Bush Hill Park (EN1) is about 16 minutes up the A10, typically 25 to 37 minutes door-to-door depending on traffic through Edmonton. Main Avenue and Village Road sit in a quiet residential pocket east of the station, so once I’m off the A10 the run-in is straightforward. Friday evening peak and the morning school-run window are the times I usually quote the longer end of that range.
The housing here has a higher concentration of Edwardian family houses than most of Enfield, particularly around Main Avenue and the streets between St Mark’s Road and Queen Anne’s Place. These are larger family homes with solid hardwood front doors, brass furniture, and original five-lever mortices that have quietly worked for a hundred years. Through the rest of the grid it’s 1920s and 1930s semis, with a handful of postwar infill around the edges. The lock culture follows the architecture, heritage hardware on the period stock, simpler suburban setups on the interwar streets.

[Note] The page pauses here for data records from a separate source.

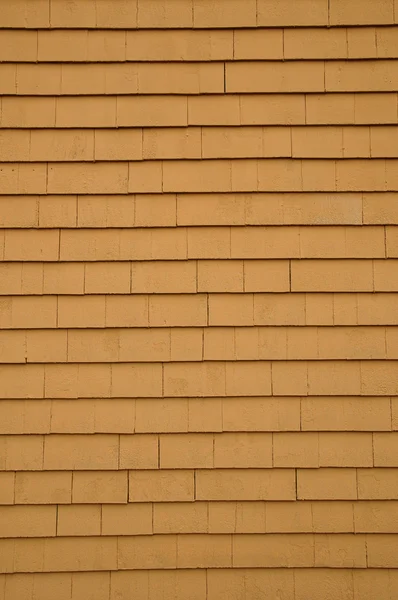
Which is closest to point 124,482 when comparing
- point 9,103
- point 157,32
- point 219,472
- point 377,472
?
point 219,472

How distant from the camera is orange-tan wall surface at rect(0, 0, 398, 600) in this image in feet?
12.3

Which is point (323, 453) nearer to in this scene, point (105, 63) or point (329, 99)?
point (329, 99)

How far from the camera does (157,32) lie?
3.79 meters

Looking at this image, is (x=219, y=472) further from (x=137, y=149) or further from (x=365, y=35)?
(x=365, y=35)

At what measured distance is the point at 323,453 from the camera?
375 centimetres

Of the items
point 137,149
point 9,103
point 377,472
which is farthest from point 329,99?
point 377,472

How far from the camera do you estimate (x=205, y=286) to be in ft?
12.4

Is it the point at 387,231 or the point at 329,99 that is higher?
the point at 329,99

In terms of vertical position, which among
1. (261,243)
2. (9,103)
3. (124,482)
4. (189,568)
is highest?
(9,103)

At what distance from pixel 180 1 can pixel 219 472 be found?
2376mm

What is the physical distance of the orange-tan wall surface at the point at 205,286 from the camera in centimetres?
373

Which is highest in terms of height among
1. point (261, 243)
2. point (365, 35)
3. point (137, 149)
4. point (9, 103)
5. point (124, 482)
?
point (365, 35)

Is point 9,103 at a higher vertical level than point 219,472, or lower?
higher

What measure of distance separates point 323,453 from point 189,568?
0.88 m
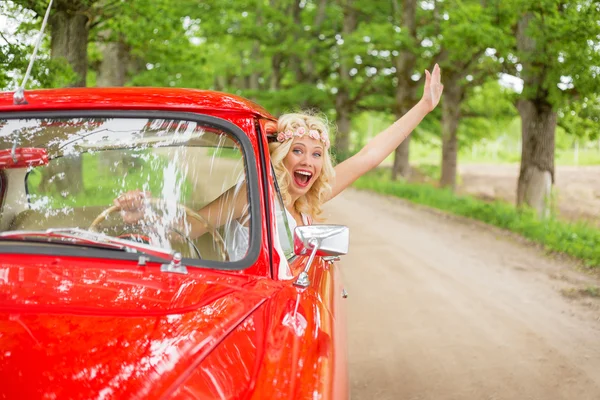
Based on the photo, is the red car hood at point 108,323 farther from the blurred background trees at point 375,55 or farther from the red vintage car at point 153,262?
the blurred background trees at point 375,55

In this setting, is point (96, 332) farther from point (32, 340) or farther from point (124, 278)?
point (124, 278)

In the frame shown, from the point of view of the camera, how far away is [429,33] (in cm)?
2197

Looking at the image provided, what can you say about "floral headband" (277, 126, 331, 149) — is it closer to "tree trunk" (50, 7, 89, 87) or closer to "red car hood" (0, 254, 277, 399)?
"red car hood" (0, 254, 277, 399)

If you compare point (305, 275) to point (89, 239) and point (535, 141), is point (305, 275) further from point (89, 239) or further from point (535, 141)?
point (535, 141)

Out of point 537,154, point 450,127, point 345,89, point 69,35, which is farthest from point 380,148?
point 345,89

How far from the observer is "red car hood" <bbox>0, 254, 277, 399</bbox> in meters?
1.71

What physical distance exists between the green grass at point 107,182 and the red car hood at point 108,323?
0.42m

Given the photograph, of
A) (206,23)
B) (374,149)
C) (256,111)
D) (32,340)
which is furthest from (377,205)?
(32,340)

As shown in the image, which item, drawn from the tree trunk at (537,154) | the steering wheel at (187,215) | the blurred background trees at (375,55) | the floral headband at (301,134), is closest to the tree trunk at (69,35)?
the blurred background trees at (375,55)

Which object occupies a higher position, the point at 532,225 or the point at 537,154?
the point at 537,154

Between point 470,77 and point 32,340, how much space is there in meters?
23.1

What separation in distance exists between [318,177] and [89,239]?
156 centimetres

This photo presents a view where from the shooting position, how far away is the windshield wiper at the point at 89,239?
2.41 m

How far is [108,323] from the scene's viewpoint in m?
1.99
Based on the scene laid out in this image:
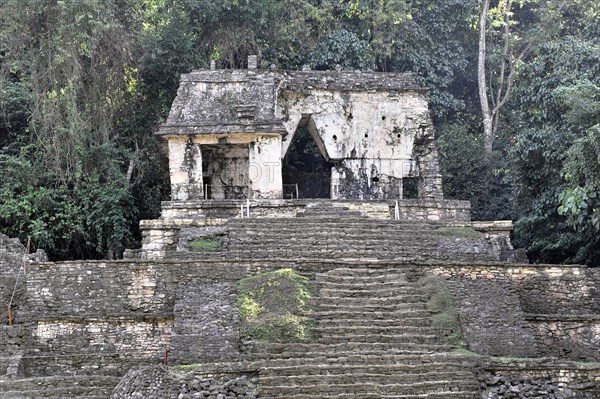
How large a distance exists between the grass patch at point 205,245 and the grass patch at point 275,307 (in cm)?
225

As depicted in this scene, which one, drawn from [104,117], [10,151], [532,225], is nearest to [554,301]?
[532,225]

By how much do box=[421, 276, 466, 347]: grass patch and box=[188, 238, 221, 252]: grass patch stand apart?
433 centimetres

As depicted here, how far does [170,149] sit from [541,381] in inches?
453

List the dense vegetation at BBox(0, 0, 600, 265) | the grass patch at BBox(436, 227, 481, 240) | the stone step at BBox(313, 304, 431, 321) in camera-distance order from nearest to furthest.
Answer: the stone step at BBox(313, 304, 431, 321) → the grass patch at BBox(436, 227, 481, 240) → the dense vegetation at BBox(0, 0, 600, 265)

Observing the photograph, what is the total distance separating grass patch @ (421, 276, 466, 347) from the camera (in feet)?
51.8

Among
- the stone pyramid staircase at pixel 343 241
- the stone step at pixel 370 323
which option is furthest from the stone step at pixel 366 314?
the stone pyramid staircase at pixel 343 241

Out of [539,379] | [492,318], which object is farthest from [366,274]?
[539,379]

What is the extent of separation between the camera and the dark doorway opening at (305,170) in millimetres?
28500

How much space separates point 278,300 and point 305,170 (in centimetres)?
1471

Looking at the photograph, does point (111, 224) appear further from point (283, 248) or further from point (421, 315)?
point (421, 315)

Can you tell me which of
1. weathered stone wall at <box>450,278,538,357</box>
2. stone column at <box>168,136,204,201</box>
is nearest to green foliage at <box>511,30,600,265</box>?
weathered stone wall at <box>450,278,538,357</box>

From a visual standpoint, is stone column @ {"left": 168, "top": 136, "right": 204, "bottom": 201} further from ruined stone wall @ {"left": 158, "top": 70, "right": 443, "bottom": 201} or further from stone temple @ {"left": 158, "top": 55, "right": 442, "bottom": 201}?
ruined stone wall @ {"left": 158, "top": 70, "right": 443, "bottom": 201}

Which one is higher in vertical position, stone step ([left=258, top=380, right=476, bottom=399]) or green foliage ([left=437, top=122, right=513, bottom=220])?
green foliage ([left=437, top=122, right=513, bottom=220])

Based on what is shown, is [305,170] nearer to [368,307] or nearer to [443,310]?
[368,307]
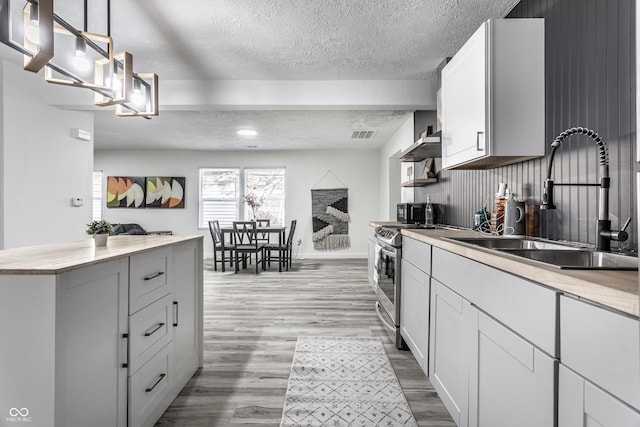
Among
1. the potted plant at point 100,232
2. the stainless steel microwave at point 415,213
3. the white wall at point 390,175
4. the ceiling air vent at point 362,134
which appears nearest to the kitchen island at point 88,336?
the potted plant at point 100,232

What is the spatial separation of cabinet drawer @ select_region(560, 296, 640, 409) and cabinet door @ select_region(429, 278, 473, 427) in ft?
1.98

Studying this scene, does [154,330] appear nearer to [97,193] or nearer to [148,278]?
[148,278]

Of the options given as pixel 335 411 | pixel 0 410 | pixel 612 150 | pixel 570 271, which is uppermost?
pixel 612 150

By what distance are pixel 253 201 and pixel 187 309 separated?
5.42 m

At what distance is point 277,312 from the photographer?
11.8 ft

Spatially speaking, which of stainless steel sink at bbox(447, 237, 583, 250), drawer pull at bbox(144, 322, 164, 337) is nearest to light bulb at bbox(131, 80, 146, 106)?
drawer pull at bbox(144, 322, 164, 337)

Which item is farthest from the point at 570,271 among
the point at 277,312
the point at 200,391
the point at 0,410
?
the point at 277,312

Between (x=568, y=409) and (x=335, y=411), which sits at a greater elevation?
(x=568, y=409)

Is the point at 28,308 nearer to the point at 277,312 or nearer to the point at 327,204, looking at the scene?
the point at 277,312

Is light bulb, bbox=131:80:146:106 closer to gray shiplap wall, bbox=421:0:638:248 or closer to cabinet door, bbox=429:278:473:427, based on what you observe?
cabinet door, bbox=429:278:473:427

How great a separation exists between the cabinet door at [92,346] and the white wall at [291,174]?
20.6 feet

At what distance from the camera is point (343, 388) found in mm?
2053

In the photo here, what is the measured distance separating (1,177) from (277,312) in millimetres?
2953

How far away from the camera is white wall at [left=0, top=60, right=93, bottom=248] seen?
3.25m
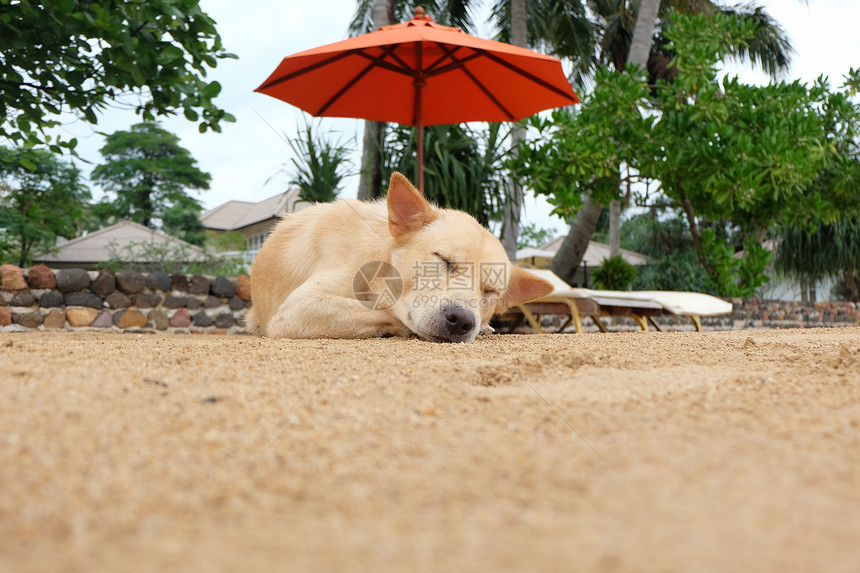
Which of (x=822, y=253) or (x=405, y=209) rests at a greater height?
(x=822, y=253)

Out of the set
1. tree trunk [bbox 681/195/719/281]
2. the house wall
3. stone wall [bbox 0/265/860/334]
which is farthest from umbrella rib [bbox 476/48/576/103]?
the house wall

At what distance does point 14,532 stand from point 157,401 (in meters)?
0.57

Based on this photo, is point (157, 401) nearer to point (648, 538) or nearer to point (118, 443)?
point (118, 443)

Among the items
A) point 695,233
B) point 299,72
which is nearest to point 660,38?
point 695,233

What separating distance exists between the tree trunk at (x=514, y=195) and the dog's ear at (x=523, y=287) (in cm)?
498

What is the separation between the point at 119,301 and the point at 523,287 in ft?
17.6

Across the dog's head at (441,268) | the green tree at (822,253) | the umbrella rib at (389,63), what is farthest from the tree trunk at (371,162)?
the green tree at (822,253)

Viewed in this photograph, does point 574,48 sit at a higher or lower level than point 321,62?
higher

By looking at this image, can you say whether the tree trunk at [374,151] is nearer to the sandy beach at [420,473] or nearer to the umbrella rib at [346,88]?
the umbrella rib at [346,88]

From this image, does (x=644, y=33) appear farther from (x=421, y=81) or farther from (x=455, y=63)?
(x=421, y=81)

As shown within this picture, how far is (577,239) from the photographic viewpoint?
34.0 ft

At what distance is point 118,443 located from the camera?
1.03 metres

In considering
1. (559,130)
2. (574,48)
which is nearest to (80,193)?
(574,48)

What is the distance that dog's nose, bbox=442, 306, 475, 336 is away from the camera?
2.83m
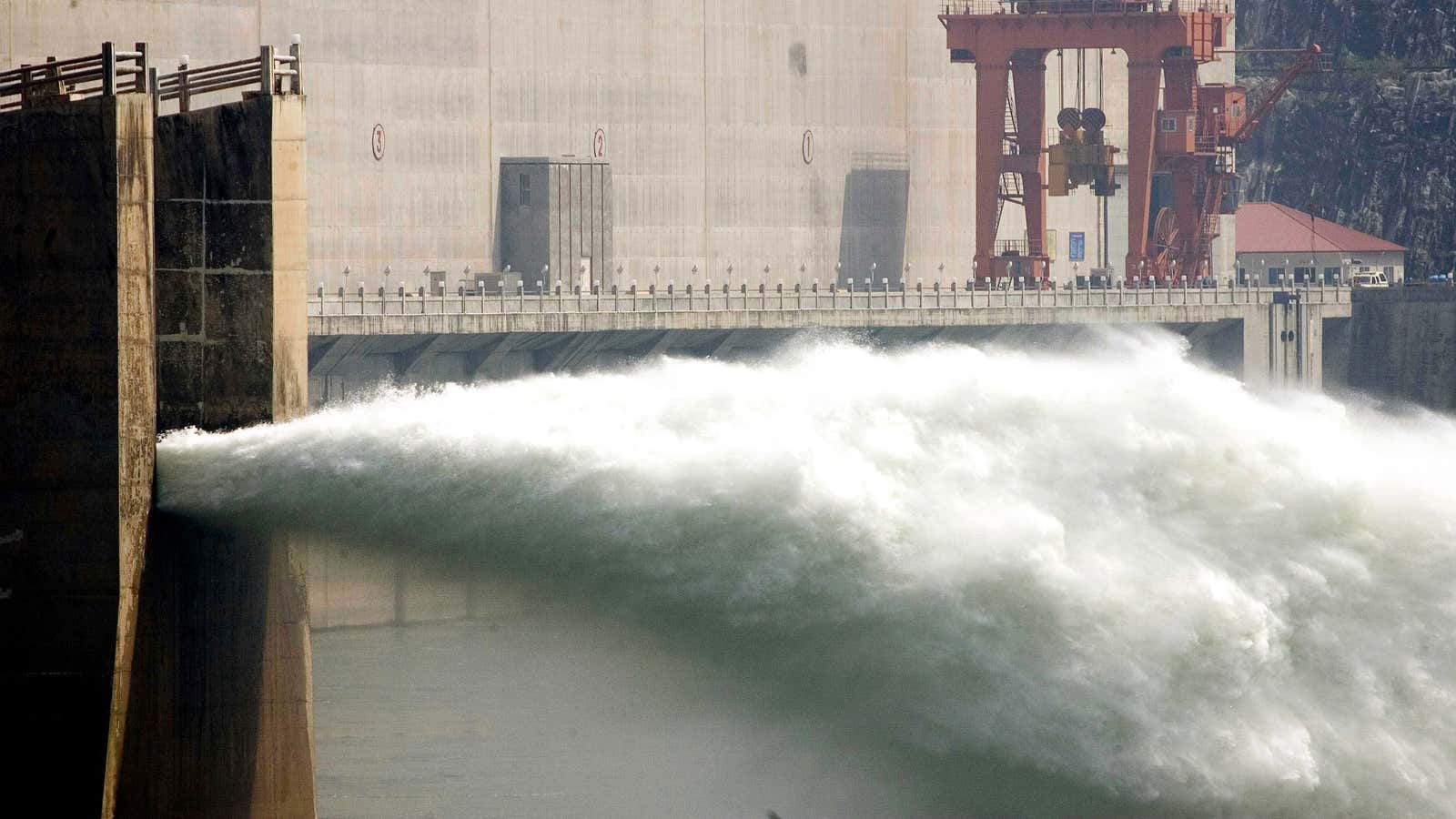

Most of the work I do in EN1 is servicing rather than replacement. The original Edwardian mortices are heavier and better made than most modern equivalents, so a deep clean, lubrication, and a careful keep realignment usually buys another decade of life. On the 1930s semis I see classic mortice servicing work, the door drops on its hinges, the bolt no longer lines up with the keep, and the homeowner ends up forcing the key. On homes that have had a UPVC or composite door fitted in the last twenty years, a 3 star anti-snap cylinder upgrade is the standard recommendation when I’m on site.